それでもクーデレはいつもと変わらないで接してくれている。
「ありがと」
「感謝されることはしてないが?」
「それでも、ありがとうなの!………それで相談なんだけどね。今週デレデレちゃんの誕生日でしょ」
「そうなのか………よく知ってたな」
「クーデレはもっと周りに興味持った方がいいと思うよ」
「悪い。デレデレとはそんなに面識が無いからな……どんな人だっけ?」
「えっ!そこから?」
デレデレちゃんはクラスメートの一人で成績は中の上くらい。ゆるふわカールの似合う私の中でもトップクラスの美少女。特に発達した母性の象徴に顔を埋めて休日を過ごしたいくらいだ!
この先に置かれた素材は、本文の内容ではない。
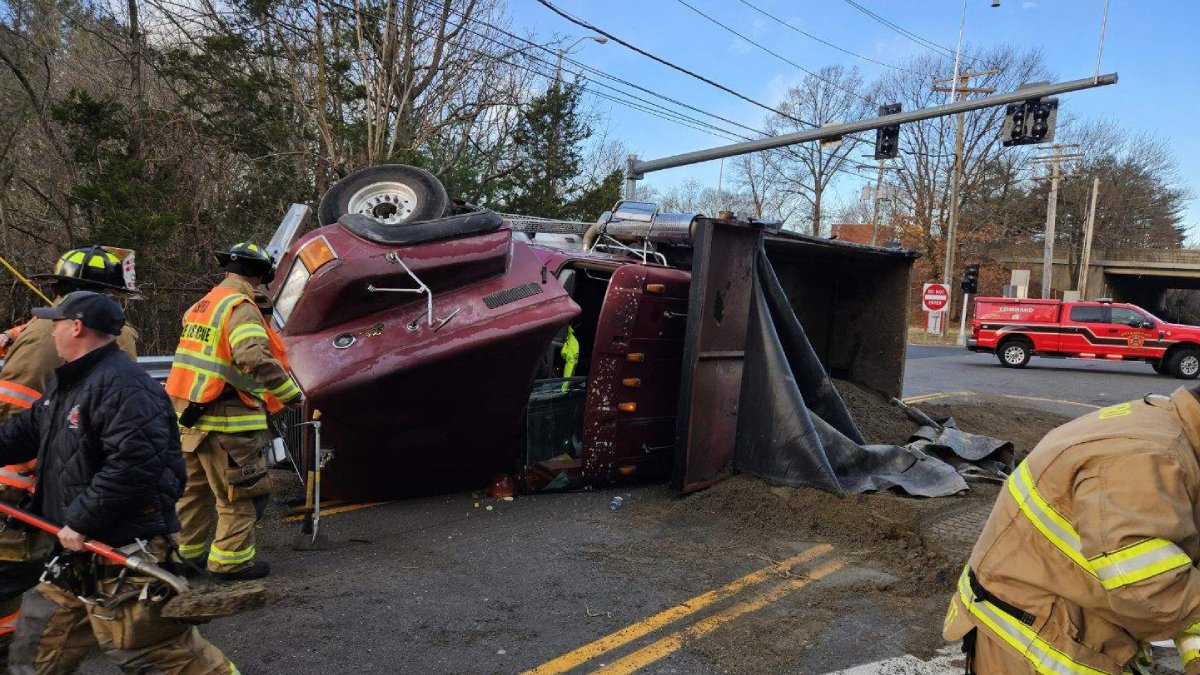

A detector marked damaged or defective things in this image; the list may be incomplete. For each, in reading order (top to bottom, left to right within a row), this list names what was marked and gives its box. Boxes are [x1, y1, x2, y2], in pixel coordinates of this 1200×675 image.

overturned dump truck [267, 163, 912, 499]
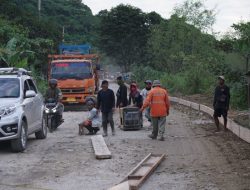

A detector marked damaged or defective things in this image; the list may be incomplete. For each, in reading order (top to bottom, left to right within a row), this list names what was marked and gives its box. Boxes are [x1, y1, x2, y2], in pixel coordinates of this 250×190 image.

damaged road [0, 83, 250, 190]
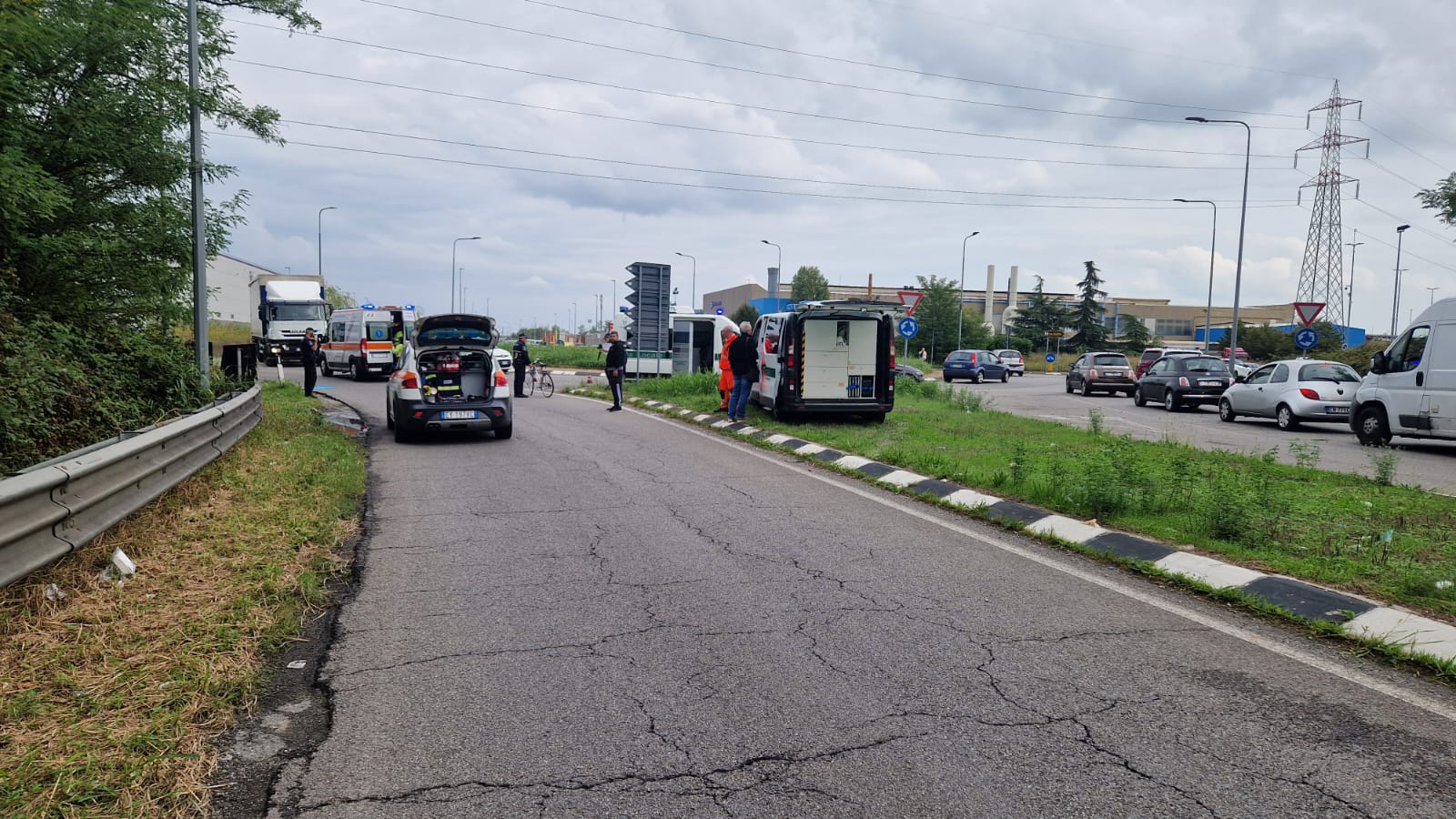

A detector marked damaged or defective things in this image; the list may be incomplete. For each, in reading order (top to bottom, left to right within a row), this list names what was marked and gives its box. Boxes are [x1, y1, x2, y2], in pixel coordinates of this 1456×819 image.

cracked asphalt road [219, 375, 1456, 815]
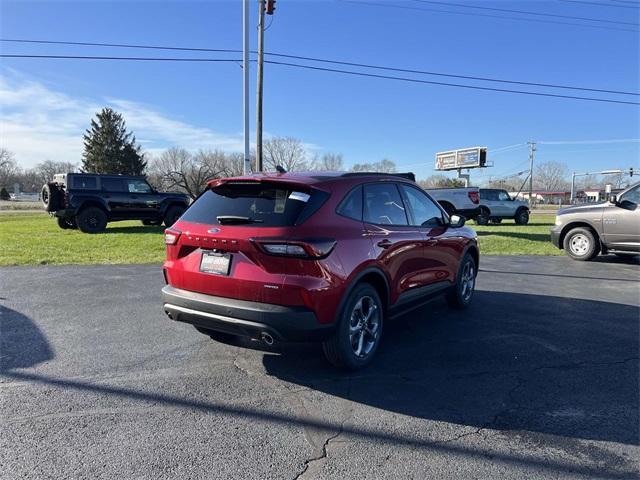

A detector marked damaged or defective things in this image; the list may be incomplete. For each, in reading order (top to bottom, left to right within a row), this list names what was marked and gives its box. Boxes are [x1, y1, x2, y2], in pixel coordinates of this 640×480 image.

cracked asphalt [0, 255, 636, 476]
「そうか、そんな娘がクラスにいるとは気がつかなかったよ」
「ウチのクラスってけっこうレベル高いのが揃ってるんだよ?……そりゃデレデレちゃんはその中でもトップクラスに入るから私もオカズには………」
「ヤンデレの性的趣向に口は出さないが聴きたいとも思わない!」
「安心して!クーデレちゃんとの幼馴染みプレイは脳が擦りきれるほどしてきたから!」
「それを聞いて私はどんな反応をしたらいいんだ?」
「素直に悦んだら良いと思うよ♪」
クーデレは複雑な顔をしていたが、いつもの顔つきに戻った。
「つまり、デレデレの誕生日に何を贈るかを考えて欲しいってことか?」
「話がはやいね♪色々調べた結果デレデレちゃんはゲームが好きらしいの」
「その行動力を学力に使えばトップクラスに入るのに残念だな」
「今、私の学力は関係ないでしょ!………ゲームって言っても色々あるじゃない?」
「そうだな」
「もしかしたら、豪華客船内でじゃん拳カードで借金返済ゲームやビルからビルへと綱渡りするゲームが好きかも知れないでしょ?」
「安心しろ!一般の高校生女子は成年マンガみたいなゲームは基本好まないから」
「そう?私は必要なら『竜!お前の運を俺にくれやぁぁぁ!』ってくらいのゲームはするわよ」
「………もう少し安全かつ健全なゲームにしたらどうだ?」
確かに一理あるわね。楽しい誕生日に死人が出るのは本人の望む範囲じゃないわね。
「ゲーム機とソフトのセットとかどうだろうか?」
「そーねぇ。ヴァーチャルボーイとレッドアラームのセットとか?」
「何故そのチョイス!確かにあのマシンの中では最高のチョイスだけども!ハードに問題ありだろ!」
「メガドライブ+スーパー32Xとモータルコンバットなら皆で楽しめるわね!」
「まて!モーコンを楽しいと言う女子高校生が何処にいる!」
「ここにいるけど?」
モーコンの楽しさはなんと言ってもフィニッシュにどうするかだろう。フェイタリティやフレンドシップなどの好感の持てる終わりの他手刀で首を飛ばすとか………まぁサブゼロ使いの私には絶対零度の氷の彫刻作りが好みなのだ。
「なら、ドリームキャストとシェンムーなら泣けるよね!」
「続編が出なくて香港に行ったきり帰って来れなくて泣かせたいのか?」
「あぁ確かにその泣きはあるね!龍が……は続編出まくるのにさぁ。もうキャバクラ経営には飽きてきたよぅ」
「キャバクラ経営よりストーリー進めろ!アホが!」
女子高校生がキャバクラ経営に嵌まるなと確り説教をされました。